For the most rigorous quantification, consider mass spectrometry-based proteomics using labeled reference peptides specific to CLCNKA. This approach enables absolute quantification of protein levels independent of antibody affinity variations. Targeted approaches like parallel reaction monitoring (PRM) or selected reaction monitoring (SRM) offer increased sensitivity for low-abundance membrane proteins like CLCNKA.

When comparing disease versus control samples, employ sufficient biological replicates (minimum n=5 per group) and appropriate statistical approaches that account for data distribution characteristics. Report fold changes with confidence intervals rather than just p-values to convey biological significance.

What recent findings have emerged regarding CLCNKA function and its potential role in disease pathogenesis?

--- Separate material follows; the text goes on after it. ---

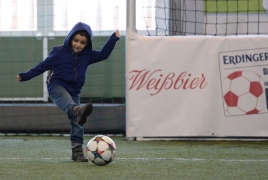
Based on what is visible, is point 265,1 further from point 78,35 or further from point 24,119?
point 78,35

Recent research has expanded our understanding of CLCNKA's physiological significance and disease associations. CLCNKA functions as a chloride channel primarily expressed in the kidney's thick ascending limb of Henle's loop and distal convoluted tubule, where it plays a critical role in chloride reabsorption and consequently influences electrolyte homeostasis and blood pressure regulation. The channel typically functions as a heterodimer with Barttin, an essential β-subunit that facilitates proper membrane trafficking and channel function.

Studies using CLCNKA antibodies have identified altered expression patterns in several pathological conditions. In hypertension models, researchers have observed dysregulated CLCNKA expression, suggesting potential involvement in blood pressure control mechanisms. The channel's expression has been documented in multiple human tissues beyond the kidney, including placenta, testis, skin, spleen, lung, and ovary , though its functional significance in these tissues remains under investigation.

Genetic research has identified several CLCNKA mutations associated with Bartter syndrome type III when occurring in conjunction with mutations in the closely related CLCNKB gene. These findings highlight the potential compensatory relationship between these homologous channels. Pharmacological studies have explored compounds that modulate CLCNKA activity, with potential therapeutic applications for conditions involving electrolyte disturbances.

Methodologically, recent advances in cryo-electron microscopy have provided structural insights into the CLC family of proteins, enhancing our understanding of CLCNKA's molecular architecture and gating mechanisms. This structural information provides a foundation for rational drug design targeting this channel in various pathophysiological contexts.